The Empty Man
20th Century Fox
Written by David Prior (Based on the comic book series written by Cullen Bunn)
Directed by David Prior
Starring James Badge Dale, Marin Ireland, Sasha Frolova, Samantha Logan, Evan Jonigkiet, Virginia Kull, Robert Aramayo, Ron Canada, Stephen Root and Owen Teague
On the trail of a missing girl, an ex-cop comes across a secretive group attempting to summon a terrifying supernatural entity.
The first twenty minutes of this film serve as an interesting prologue for everything to come. It has some standard horror movie themes and great imagery, but what it also does really well if not force anything on the viewer. The moments happen organically and Prior does a great job of setting up the world of this film through its characters. There is a great build up of the terror in the first twenty minutes that tells the viewer that this story is going to be different.
In the aftermath, we’re introduced to James Lasombra (Badge Dale), a former police officer who operates a personal security store in a small town. After getting a cryptic visit from the daughter of a friend, he is called to the friend’s home to determine why the girl disappeared and what it has to do with a ritual the kids play that is supposed to call a supernatural being known as the Empty Man.
His investigation into the missing girl will find more missing teens connected to the missing girl and a gruesome discovery that James will discover is connected to something bigger and more disturbing. Lasombra finds himself investigating a doomsday cult with a connection to the Empty Man and a reach that is getting bigger and wider. Things get more tense when he follows clues to one of the cult’s locations and discovers some truly disturbing evidence.

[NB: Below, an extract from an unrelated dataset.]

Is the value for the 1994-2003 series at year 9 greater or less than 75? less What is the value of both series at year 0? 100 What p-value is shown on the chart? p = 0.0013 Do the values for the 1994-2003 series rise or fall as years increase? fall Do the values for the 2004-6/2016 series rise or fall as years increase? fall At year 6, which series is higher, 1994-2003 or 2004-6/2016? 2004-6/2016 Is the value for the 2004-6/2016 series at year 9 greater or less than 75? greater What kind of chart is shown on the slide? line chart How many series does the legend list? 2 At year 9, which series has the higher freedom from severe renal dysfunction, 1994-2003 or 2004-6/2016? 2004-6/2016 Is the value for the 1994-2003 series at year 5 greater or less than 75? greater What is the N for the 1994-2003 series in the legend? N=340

Evidence that the police will not follow.
As things get more intense, James gets more paranoid and rightfully so. After discovering that followers of the cult are seeing a mystery man in a coma, he finds some disturbing information about himself. Information that leads him to a dark reckoning with the man, his followers and his own destiny.
The Empty Man is an interesting concept that looks really good. David Prior does a great job of setting the stage for the characters and there are some genuine visual scares to be found. Unfortunately, all of the stylish visuals can’t save a story that has great ideas, but few avenues to explore them. Everything with the cult was good, but it never seemed as big a threat as it could have. The ideas created with James are fantastic, but we aren’t given enough opportunities to explore them. As a fan of the comic book series, I wanted to like this movie. The problem I found in liking it more than I did is that it always felt like it was about to do something big and interesting and then never really delivered.